In the entries below, find the line with "シャンプーを捨てる時には牛乳パックを使う" and the line with "Адвокат Јован Алтипармаков (1891 – 1953)"; copy them and every line between them exactly, but not the pictures.

SUPPLIED MATERIAL -
###

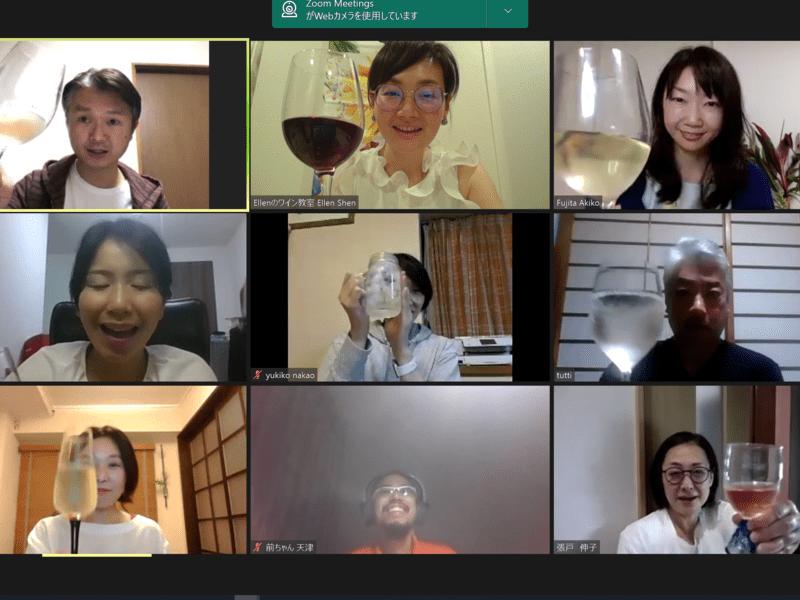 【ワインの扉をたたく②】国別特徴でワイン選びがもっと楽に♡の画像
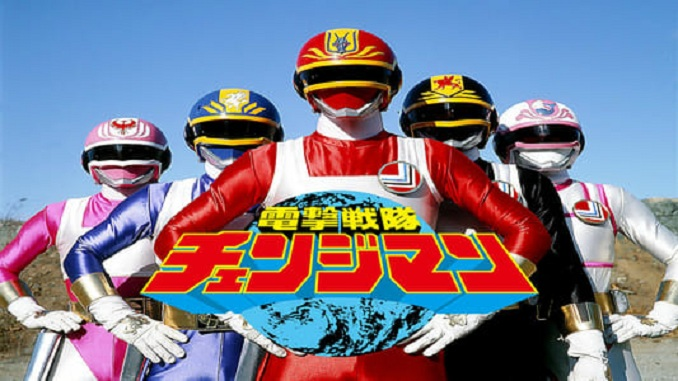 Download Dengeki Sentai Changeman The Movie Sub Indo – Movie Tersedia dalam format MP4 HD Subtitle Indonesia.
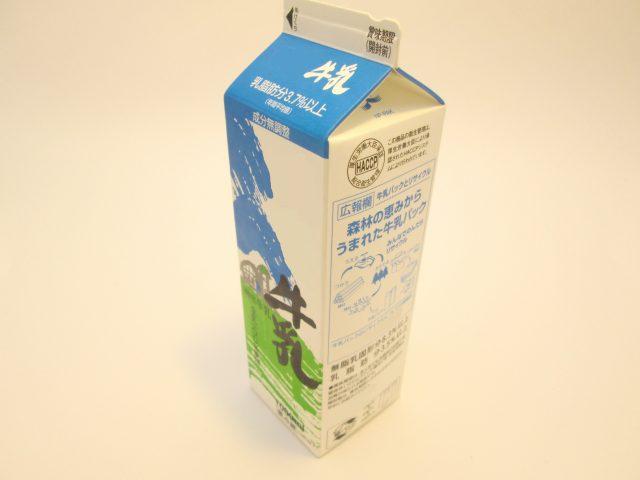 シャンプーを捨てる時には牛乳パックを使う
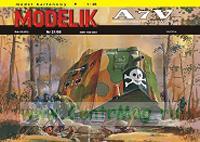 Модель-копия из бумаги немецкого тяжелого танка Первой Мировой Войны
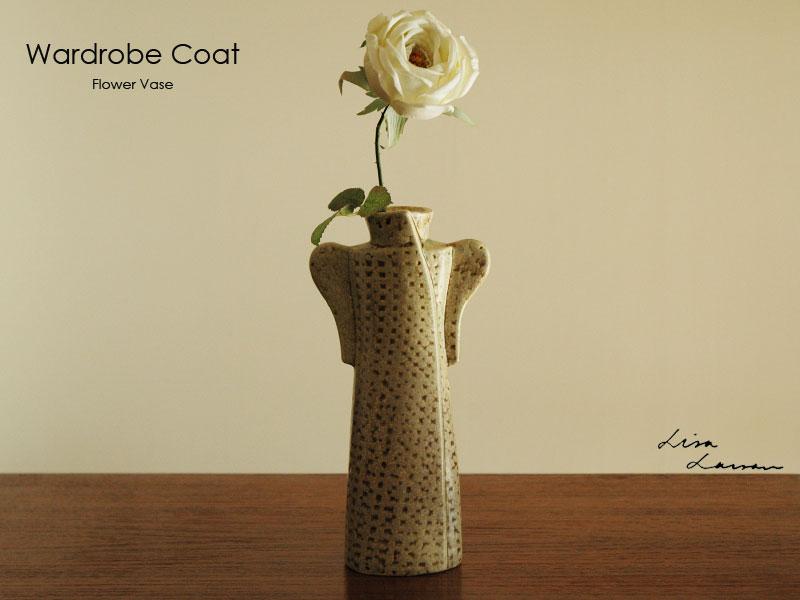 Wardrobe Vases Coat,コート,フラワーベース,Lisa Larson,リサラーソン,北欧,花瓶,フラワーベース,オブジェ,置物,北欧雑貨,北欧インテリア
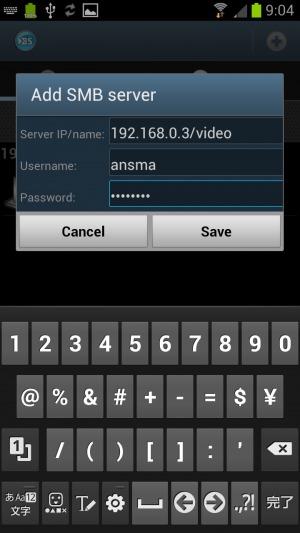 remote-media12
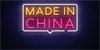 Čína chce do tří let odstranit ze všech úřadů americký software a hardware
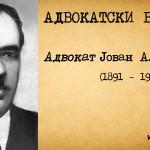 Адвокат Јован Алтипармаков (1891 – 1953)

###

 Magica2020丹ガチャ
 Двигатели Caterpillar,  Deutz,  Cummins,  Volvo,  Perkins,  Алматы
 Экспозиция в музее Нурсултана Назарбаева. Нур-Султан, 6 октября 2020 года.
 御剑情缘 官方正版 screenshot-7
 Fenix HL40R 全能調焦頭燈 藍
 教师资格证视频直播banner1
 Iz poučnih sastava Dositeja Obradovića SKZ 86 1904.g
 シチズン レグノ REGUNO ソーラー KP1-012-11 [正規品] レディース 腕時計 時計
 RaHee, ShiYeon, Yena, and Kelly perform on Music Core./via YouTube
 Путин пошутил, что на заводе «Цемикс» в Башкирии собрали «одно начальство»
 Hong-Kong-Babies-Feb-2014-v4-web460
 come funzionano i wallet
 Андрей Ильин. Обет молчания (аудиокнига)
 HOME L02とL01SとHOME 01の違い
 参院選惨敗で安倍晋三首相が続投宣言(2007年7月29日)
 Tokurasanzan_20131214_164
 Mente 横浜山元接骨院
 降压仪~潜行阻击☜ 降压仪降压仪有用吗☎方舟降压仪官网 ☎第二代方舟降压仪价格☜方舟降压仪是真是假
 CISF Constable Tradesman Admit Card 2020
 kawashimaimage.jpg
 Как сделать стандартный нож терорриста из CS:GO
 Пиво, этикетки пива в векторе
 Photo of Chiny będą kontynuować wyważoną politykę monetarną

###

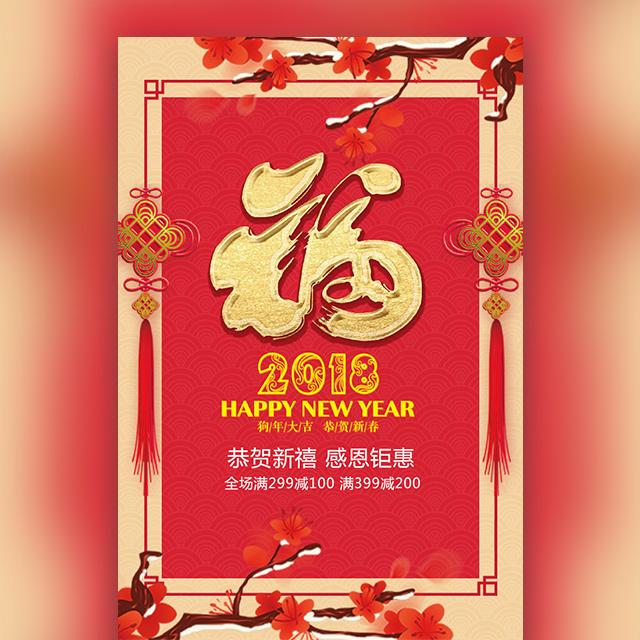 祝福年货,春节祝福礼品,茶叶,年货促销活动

###

RESULT -
 シャンプーを捨てる時には牛乳パックを使う
 Модель-копия из бумаги немецкого тяжелого танка Первой Мировой Войны
 Wardrobe Vases Coat,コート,フラワーベース,Lisa Larson,リサラーソン,北欧,花瓶,フラワーベース,オブジェ,置物,北欧雑貨,北欧インテリア
 remote-media12
 Čína chce do tří let odstranit ze všech úřadů americký software a hardware
 Адвокат Јован Алтипармаков (1891 – 1953)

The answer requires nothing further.